Produce a verbatim transcription of the entries, with all pictures omitted.

=== Records ===

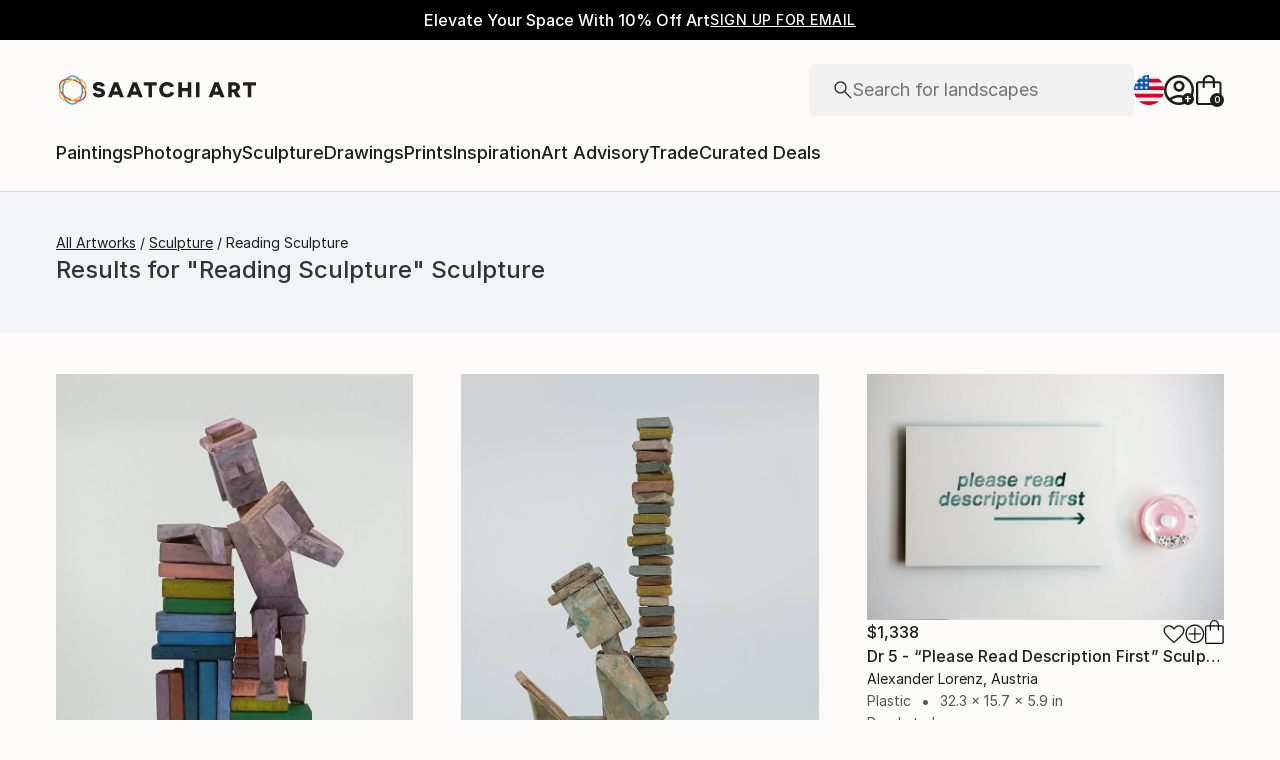

--- FILE ---
content_type: application/javascript
request_url: https://api.lightboxcdn.com/z9gd/44901/www.saatchiart.com/jsonp/z?cb=1768745137417&dre=l&callback=jQuery36402196132260035104_1768745137373&_=1768745137374
body_size: 1022
content:
jQuery36402196132260035104_1768745137373({"response":"N4IgTghgdgJiBcAmAbMgrABgMwBoQwgRACMBzAKmLHIgBsAfAQQAdnaBTAUmIBdKBbSgGdyAY2KUAruRi0AJBgB6AKwB-.[base64].F5PE8AD6Hq98BAADlGAGwOxSLYyWGoBA2kQxpUUwGgxioKG0xn2EQY24wDxKgACRhtOzEvNuST45wRz2l6MAVRcAYxbTD6TJnZAdfYDYgAHoY-wvGGAJoV.JNlt6pzFzPdqC2HjsGDVlw8EnHANuoiaSW6C-X5XK3SIRAB2gkneSKNYO.K5CINB4Np6tx2yjNAsF.EBaDJZMeDfTt-UlLB9AwZBNDwRNk1TSMRzGAAJEAAF88KAA","dre":"l","success":true});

===

Exercise answer -
--- FILE ---
content_type: application/javascript
request_url: https://api.lightboxcdn.com/z9gd/44901/www.saatchiart.com/jsonp/z?cb=1768745137417&dre=l&callback=jQuery36402196132260035104_1768745137373&_=1768745137374
body_size: 1022
content:
jQuery36402196132260035104_1768745137373({"response":"N4IgTghgdgJiBcAmAbMgrABgMwBoQwgRACMBzAKmLHIgBsAfAQQAdnaBTAUmIBdKBbSgGdyAY2KUAruRi0AJBgB6AKwB-.[base64].F5PE8AD6Hq98BAADlGAGwOxSLYyWGoBA2kQxpUUwGgxioKG0xn2EQY24wDxKgACRhtOzEvNuST45wRz2l6MAVRcAYxbTD6TJnZAdfYDYgAHoY-wvGGAJoV.JNlt6pzFzPdqC2HjsGDVlw8EnHANuoiaSW6C-X5XK3SIRAB2gkneSKNYO.K5CINB4Np6tx2yjNAsF.EBaDJZMeDfTt-UlLB9AwZBNDwRNk1TSMRzGAAJEAAF88KAA","dre":"l","success":true});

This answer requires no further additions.